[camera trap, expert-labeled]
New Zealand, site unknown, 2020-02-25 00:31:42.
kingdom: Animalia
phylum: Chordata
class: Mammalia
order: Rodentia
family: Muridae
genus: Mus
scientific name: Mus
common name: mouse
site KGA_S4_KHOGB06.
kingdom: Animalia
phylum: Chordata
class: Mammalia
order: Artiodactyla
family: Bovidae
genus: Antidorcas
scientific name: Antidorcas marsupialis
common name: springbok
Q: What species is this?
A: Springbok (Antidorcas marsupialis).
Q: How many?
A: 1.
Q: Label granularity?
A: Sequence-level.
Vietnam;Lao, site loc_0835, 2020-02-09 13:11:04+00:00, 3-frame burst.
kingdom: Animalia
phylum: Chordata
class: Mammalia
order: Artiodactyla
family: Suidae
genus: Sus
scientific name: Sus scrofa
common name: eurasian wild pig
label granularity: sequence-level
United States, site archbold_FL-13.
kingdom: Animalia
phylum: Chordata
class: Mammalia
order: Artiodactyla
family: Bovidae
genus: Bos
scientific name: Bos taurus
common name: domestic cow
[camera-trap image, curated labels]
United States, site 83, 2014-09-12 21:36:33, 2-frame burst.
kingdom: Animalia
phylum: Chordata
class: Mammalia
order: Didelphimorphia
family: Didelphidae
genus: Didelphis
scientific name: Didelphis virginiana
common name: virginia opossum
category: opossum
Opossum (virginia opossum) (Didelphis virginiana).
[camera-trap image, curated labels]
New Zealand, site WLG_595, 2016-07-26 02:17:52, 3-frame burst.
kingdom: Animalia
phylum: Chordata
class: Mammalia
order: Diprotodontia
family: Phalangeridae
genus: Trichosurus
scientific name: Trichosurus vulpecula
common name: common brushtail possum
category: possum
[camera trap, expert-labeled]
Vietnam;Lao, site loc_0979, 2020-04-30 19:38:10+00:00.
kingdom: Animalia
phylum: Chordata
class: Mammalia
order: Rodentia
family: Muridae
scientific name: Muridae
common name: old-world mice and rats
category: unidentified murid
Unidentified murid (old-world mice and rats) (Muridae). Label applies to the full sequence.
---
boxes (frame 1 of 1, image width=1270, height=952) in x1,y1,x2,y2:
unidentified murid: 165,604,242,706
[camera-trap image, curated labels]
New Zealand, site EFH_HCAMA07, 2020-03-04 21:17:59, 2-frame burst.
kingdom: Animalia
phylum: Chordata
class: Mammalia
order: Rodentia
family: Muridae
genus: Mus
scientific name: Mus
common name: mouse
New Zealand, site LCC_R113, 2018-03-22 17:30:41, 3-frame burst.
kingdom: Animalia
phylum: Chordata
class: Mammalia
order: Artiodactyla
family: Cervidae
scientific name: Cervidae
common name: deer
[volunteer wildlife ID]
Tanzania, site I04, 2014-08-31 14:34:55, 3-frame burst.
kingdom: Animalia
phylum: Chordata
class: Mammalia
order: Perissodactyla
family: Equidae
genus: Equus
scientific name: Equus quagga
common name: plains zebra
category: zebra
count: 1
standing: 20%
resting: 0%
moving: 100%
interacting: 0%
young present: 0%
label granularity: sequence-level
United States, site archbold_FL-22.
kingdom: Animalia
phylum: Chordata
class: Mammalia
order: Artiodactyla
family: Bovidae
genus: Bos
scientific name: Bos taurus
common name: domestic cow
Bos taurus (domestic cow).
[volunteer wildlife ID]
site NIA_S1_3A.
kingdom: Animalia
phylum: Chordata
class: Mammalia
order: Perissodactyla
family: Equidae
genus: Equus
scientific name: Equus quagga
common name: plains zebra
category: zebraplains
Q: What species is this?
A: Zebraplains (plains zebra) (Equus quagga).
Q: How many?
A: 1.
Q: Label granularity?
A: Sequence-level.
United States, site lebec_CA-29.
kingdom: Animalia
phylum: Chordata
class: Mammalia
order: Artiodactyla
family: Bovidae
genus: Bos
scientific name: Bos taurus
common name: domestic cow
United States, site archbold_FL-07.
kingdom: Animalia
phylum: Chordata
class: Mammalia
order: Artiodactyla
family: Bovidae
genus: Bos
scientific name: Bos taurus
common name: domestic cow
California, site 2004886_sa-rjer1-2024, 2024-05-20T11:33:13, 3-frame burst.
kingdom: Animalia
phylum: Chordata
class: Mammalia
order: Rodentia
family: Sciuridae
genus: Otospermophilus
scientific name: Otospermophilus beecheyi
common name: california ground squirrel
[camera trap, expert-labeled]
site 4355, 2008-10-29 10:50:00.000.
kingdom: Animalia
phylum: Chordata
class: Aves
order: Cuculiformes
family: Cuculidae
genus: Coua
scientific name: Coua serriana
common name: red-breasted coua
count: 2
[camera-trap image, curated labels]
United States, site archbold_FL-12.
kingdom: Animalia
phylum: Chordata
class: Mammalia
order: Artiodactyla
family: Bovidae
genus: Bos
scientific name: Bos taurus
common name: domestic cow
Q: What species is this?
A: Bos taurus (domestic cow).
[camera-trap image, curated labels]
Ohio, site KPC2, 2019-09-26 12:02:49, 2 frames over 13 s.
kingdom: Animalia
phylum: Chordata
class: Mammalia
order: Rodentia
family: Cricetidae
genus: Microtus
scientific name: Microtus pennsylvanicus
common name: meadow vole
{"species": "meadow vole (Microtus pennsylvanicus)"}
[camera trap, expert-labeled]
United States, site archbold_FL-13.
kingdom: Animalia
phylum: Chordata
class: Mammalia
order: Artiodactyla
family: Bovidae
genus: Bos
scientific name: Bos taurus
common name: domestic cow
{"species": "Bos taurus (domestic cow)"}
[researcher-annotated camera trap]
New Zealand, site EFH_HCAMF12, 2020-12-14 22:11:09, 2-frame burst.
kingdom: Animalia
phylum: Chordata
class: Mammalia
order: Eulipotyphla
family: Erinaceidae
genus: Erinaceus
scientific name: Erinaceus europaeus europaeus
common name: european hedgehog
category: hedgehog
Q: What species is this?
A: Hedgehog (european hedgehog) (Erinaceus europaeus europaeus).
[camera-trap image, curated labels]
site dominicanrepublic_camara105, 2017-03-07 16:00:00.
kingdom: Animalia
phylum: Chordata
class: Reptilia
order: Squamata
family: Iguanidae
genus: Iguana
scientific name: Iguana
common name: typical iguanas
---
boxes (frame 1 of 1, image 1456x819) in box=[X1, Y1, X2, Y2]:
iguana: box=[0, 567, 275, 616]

__WORK ORDER__: Using the material above, return each line in which the word "Zealand" occurs.

__RESPONSE__:
New Zealand, site unknown, 2020-02-25 00:31:42.
New Zealand, site WLG_595, 2016-07-26 02:17:52, 3-frame burst.
New Zealand, site EFH_HCAMA07, 2020-03-04 21:17:59, 2-frame burst.
New Zealand, site LCC_R113, 2018-03-22 17:30:41, 3-frame burst.
New Zealand, site EFH_HCAMF12, 2020-12-14 22:11:09, 2-frame burst.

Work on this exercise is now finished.